(Trecho fornecido)
——

A afirmação de que são apenas os livros didáticos que se equivocam ao conceituar como sinônimo campo e rural não é verdadeira. No meio acadêmico há ainda um extenso e contínuo debate sobre o esclarecimento desses conceitos, que precisam ter um fluxo contínuo de reflexões, uma vez que se tratam de espaços em eterno processo de transformação e de múltiplas identidades, por isso a necessidade de uma discussão teórica acerca desses conceitos, e de entender que eles são transformados de acordo com a análise da realidade. Esclarecer esta diferença de usos das categorias rural e urbano e buscar definir-lhes um sentido é o objetivo deste ensaio interpretativo. Isto não significa uma pretensão ou busca de qualquer nova construção teórica mas, simplesmente, um esclarecimento terminológico, na tentativa de distinguir campo de rural, cidade de urbano. Importantes contribuições para o uso das expressões rural e urbano já foram fornecidas justamente pelos autores que aqui se pretende analisar. Porém, os mesmos que conseguiram realizar a dificílima tarefa de resignificar tais expressões e inseri-las como categorias analíticas em suas práticas discursivas, parecem continuar vítimas dos padrões de uma ciência moderna, reducionista e essencialista, que se manifesta em pequenos detalhes de sua linguagem, decisivos, contudo, no comprometimento e esvaziamento de sua mensagem. Por isso, no meio acadêmico continua-se a confundir campo com rural e cidade com urbano. (BIAZZO, 2008. p. 133 – 134)

——

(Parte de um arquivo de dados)
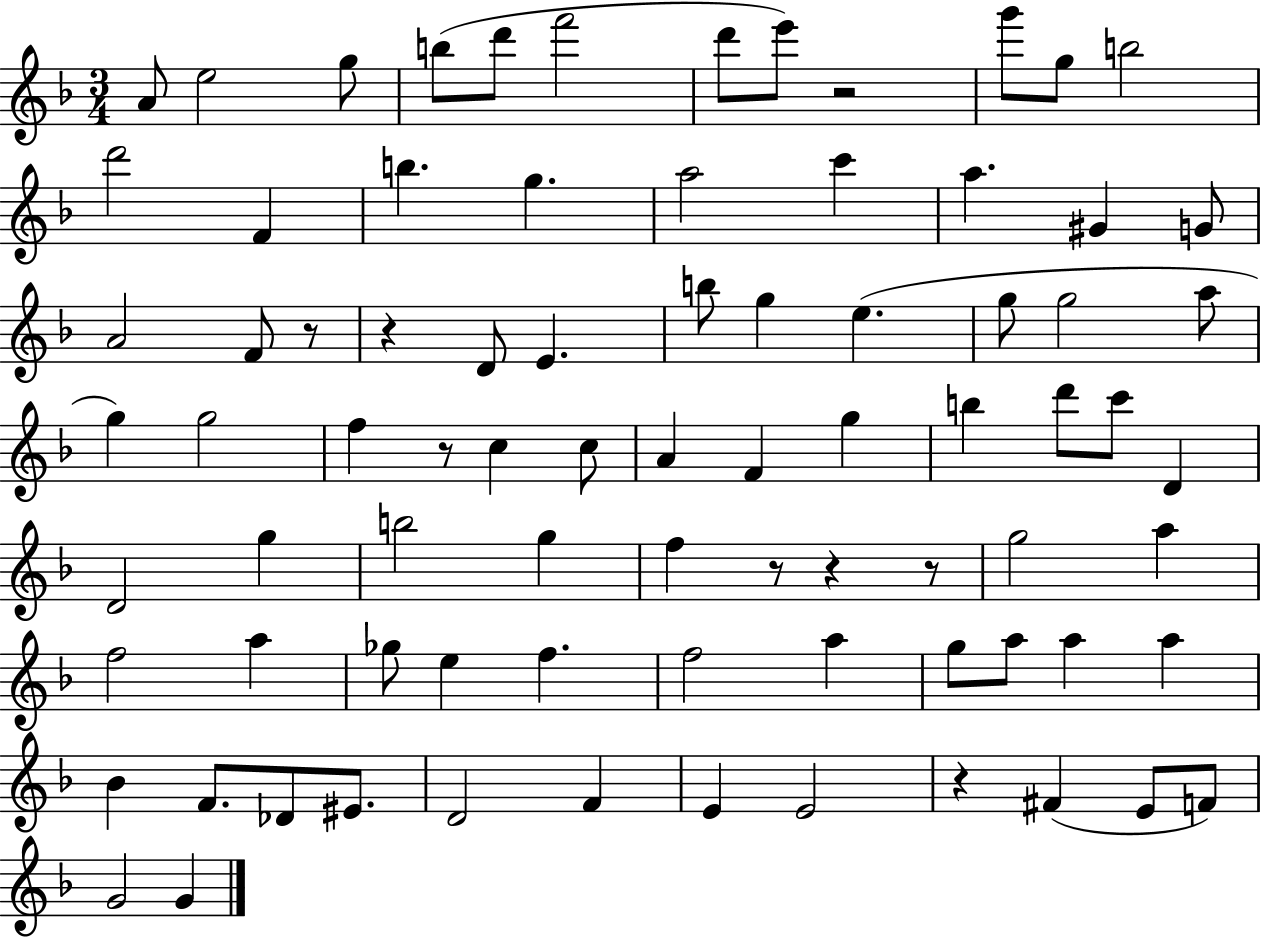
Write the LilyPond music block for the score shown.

{
  \clef treble
  \numericTimeSignature
  \time 3/4
  \key f \major
  a'8 e''2 g''8 | b''8( d'''8 f'''2 | d'''8 e'''8) r2 | g'''8 g''8 b''2 | \break d'''2 f'4 | b''4. g''4. | a''2 c'''4 | a''4. gis'4 g'8 | \break a'2 f'8 r8 | r4 d'8 e'4. | b''8 g''4 e''4.( | g''8 g''2 a''8 | \break g''4) g''2 | f''4 r8 c''4 c''8 | a'4 f'4 g''4 | b''4 d'''8 c'''8 d'4 | \break d'2 g''4 | b''2 g''4 | f''4 r8 r4 r8 | g''2 a''4 | \break f''2 a''4 | ges''8 e''4 f''4. | f''2 a''4 | g''8 a''8 a''4 a''4 | \break bes'4 f'8. des'8 eis'8. | d'2 f'4 | e'4 e'2 | r4 fis'4( e'8 f'8) | \break g'2 g'4 | \bar "|."
}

——

(Objetivo do exercício) Apresente a continuação do trecho sobre a diferença entre campo e rural, começando logo depois do ponto em que ele termina.

(Resultado)
A partir da análise dos referidos livros didáticos, percebe-se que existem lacunas conceituais que induzem os professores a reprodução de estereótipos, o que dificulta que os alunos do segundo ciclo do Ensino Fundamental reflitam de forma crítica sobre esses espaços. O não debate sobre a construção e possibilidades conceituais leva a uma visão congelada da paisagem e acentua a ideia de rural e campo como sinônimos. Trazer para os livros didáticos do segundo ciclo do Ensino Fundamental conceitos atualizados e críticos, é permitir que os alunos percebam que estes são reflexo do real e que a realidade é dinâmica, ou seja, leva o discente a perceber que: [...] o conceito não se confunde com o real, ele é um reflexo do real, uma representação do real. Como ele é reflexo do real e uma representação desse, ele existe a posteriori dos objetos que representa. Já os objetos do mundo real existem independentemente dos conceitos. (LENCIONI, 2008. p. 111)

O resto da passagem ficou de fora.